Behavioral metrics associated with cognitive impairments
As previously reported, there are individual variances associated with each animal concerning magnitude of the ABR threshold shifts and changes to c+VEMP amplitudes as the dehiscence is resurfaced via spontaneous osteoneogenesis. Therefore, we wanted to see if changes in ABR and c+VEMP properties were correlated with behavioral performance at post day 14. The behavioral measure d-prime is an expression of the ratio of the Hit rate to the FA rate.
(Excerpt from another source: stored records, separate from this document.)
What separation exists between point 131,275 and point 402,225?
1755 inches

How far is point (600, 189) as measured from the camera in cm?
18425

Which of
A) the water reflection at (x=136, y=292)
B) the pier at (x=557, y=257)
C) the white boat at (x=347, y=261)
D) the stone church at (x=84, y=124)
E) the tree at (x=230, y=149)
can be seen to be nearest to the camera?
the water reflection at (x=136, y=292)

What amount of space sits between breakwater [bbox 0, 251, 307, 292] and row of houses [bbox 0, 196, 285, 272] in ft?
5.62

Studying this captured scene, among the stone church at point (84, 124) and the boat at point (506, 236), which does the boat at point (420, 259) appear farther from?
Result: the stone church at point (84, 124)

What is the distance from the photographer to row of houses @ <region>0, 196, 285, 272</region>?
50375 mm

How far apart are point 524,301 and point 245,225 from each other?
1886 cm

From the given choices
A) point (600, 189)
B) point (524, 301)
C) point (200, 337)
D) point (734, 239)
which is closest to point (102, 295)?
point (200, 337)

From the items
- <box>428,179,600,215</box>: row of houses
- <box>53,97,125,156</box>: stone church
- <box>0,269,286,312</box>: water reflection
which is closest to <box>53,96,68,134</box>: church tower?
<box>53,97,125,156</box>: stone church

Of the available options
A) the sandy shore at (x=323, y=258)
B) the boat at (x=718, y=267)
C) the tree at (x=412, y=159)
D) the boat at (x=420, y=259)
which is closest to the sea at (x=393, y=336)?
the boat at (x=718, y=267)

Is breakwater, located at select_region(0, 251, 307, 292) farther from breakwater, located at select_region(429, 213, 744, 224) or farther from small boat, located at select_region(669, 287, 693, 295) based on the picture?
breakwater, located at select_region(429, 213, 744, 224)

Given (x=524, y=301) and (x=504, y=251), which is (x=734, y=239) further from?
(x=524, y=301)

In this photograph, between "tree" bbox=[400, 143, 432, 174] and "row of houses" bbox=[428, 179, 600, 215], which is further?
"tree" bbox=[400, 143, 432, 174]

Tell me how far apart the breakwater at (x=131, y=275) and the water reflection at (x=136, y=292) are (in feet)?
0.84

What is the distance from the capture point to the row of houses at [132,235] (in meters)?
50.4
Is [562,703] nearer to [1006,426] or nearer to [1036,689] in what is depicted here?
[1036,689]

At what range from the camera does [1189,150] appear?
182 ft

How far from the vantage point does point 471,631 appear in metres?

There are two main factors that can increase or decrease d-prime. Figure 2 shows the factors in this study that contributed to the impairments we report at post day 7 and the return towards terminal behavior scores at post day 14. Our results showed d-prime naturally increases for both the easy and hard task as the animals learn to respond correctly [F(1,35) = 14.72, p = 0.0006] (Figure 2A). A significantly smaller number of trials occurred in the harder task [F(1,35) = 14.85, p = 0.0005] (Figure 2B). Figure 2C shows that this leads to a smaller Hit rate in the harder task [F(1,35) = 10.05, p = 0.0032], but similarly decreasing FA rates [F(1,35) = 0.157, p = 0.693] (Figure 2D).
Figure 2. Behavioral parameters associated with performance (d-prime). (A) Line plots comparing the group learning rates for the pooled easy auditory and visual discrimination tasks (green) and hard auditory and visual discrimination (purple) tasks. (B) Line plot comparing the group trial numbers for the pooled easy auditory and visual discrimination tasks (green) and hard auditory and visual discrimination (purple) tasks. (C) Line plot comparing the group hit rates for the pooled easy auditory and visual discrimination tasks (green) and hard auditory and visual discrimination (purple) tasks. (D) Line plot comparing the group false alarm (FA) rates (%) for the pooled easy auditory and visual discrimination tasks (green) and hard auditory and visual discrimination (purple) tasks. Aud, auditory discrimination task; Vis, visual discrimination task.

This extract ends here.